- Interesting choice from PyTorch to release yet another DSL, on positive side it's one more point in the design space on the other hand it's even more difficult to choose the right technology among Triton, Gluon, CuTe, ThunderKittens and a few others.
- The developers also gave a talk about Helion on GPU Mode:
https://www.youtube.com/watch?v=1zKvCLuvUYc
- It's good to see more effort for making things not device specific but I only see benchmarks for NVIDIA B200 and AMD MI350X. Also what's the experience of using one of these Python DSLs like? Are the tools good enough to make code completion, jump to definition, setting breakpoints, watching variables, copying as expression etc. nice?
- Asking as someone who is really out of the loop: how much of ML development these days touches these “lower level” parts of the stack? I’d expect that by now most of the work would be high level, and the infra would be mostly commoditized.
by dachworker
3 subcomments
- I'm super excited to give this one a spin. It seems like a neat idea, Triton, but simpler and with automatic autotuning. My head is spinning with options right now. I love how everyone was hyping up CUDA this and CUDA that a couple of years ago, and now CUDA is all but irrelevant. There's now so many different and opinionated takes on how you should write high performant accelerator cluster code. I love it.

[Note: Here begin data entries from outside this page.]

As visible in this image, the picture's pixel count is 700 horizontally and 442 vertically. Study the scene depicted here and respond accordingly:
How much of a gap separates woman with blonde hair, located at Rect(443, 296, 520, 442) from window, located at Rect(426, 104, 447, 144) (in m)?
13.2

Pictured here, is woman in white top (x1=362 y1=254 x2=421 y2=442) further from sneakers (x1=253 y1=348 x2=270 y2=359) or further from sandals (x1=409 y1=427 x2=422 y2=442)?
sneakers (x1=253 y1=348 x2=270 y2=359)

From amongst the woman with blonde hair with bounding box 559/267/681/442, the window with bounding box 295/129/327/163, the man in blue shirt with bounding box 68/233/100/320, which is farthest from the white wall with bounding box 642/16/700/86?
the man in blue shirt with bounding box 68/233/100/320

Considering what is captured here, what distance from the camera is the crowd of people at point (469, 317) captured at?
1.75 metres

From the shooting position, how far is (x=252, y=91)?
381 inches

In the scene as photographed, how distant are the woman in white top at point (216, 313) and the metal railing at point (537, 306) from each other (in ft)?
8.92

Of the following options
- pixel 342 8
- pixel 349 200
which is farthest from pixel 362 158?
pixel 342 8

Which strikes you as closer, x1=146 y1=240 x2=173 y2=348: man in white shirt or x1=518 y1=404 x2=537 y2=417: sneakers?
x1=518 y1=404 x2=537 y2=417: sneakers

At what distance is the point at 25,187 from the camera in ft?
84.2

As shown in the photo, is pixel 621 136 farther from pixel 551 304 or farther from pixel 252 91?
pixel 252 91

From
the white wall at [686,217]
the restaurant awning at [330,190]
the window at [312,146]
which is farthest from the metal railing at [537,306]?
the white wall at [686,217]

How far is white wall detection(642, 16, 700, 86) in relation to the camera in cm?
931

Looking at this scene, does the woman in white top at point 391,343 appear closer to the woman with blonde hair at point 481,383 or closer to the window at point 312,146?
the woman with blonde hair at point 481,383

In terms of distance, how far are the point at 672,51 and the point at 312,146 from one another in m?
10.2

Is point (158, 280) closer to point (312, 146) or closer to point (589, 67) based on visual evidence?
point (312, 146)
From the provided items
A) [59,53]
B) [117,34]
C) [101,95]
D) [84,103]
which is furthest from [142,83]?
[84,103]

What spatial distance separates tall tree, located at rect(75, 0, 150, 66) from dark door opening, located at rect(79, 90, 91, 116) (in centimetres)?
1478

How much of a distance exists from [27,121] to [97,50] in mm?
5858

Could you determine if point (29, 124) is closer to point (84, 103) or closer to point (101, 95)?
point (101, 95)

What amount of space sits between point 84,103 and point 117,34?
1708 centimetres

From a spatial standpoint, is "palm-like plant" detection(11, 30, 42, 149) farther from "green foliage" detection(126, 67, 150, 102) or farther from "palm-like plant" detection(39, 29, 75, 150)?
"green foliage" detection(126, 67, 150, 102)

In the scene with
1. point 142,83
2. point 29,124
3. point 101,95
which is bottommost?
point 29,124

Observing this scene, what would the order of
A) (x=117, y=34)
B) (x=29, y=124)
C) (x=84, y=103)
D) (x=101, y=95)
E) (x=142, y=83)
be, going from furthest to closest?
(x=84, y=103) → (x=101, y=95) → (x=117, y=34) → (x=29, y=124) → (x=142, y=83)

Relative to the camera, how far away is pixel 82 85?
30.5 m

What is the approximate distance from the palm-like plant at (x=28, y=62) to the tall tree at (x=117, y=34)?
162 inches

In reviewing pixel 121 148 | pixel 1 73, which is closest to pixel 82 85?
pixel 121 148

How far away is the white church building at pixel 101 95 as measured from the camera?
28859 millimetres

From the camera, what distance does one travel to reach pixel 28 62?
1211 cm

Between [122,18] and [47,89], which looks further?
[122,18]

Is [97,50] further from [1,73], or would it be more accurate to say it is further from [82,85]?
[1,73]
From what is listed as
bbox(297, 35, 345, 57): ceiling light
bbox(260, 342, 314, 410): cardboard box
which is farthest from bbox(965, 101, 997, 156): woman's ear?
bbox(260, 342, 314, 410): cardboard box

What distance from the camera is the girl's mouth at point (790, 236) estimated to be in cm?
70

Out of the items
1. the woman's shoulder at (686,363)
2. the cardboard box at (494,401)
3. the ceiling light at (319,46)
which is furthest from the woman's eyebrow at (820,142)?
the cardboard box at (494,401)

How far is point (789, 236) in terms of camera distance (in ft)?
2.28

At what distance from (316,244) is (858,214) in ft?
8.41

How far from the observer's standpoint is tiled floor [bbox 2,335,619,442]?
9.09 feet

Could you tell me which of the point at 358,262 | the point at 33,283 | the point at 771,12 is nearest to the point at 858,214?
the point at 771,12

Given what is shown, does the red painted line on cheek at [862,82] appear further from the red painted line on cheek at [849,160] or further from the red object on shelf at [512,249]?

It's also kinda of ironic that right now in 2025, we have all this diversity in tooling, but at the same time, the ML architecture space has collapsed entirely and everyone is just using transformers.
- I switched from pytorch to jax just before triton appeared. Does anyone know how jax compares to this autotuning machinery in pytorch ? I know jax does jit, but i don't have a good intuition if jit is better than this type of autotuning.
- Compiling a kernel after assemblage in low-level object oriented languages either uses
stable kernel or the cargo fuzzed raw_spinlock code.
Helion abstracts syntax and design for calculating λ-functions, which converts language in a kernel config.
by mshockwave
1 subcomments
- Is it normal to spend 10minutes on tuning nowadays? Do we need to spend another 10 minutes upon changing the code?
- I dont get the point of helion as compared to its alternatives like gluon.
For best performance I would presume one needs low-level access to hardware knobs. And, these kernel primitives are written one-time and reused. So, what is the point of a DSL that dumbs things down as a wrapper around triton.
by singularity2001
1 subcomments
- Anything as long as I don't have to touch propriety cuda and mpx
- How does this compare against other DSLs?
- I posted this 5 days ago, how did this resurface?
- numba for gpu kernels... cool!
- Tangential question related to the example kernel: in GPU programming is it idiomatic/standard to initialize the out array as zeros rather than empty? are the performance savings negligible?
by doctorpangloss
1 subcomments
- Is contributing to Triton so bad? It looks like the blocker is usually LLVM.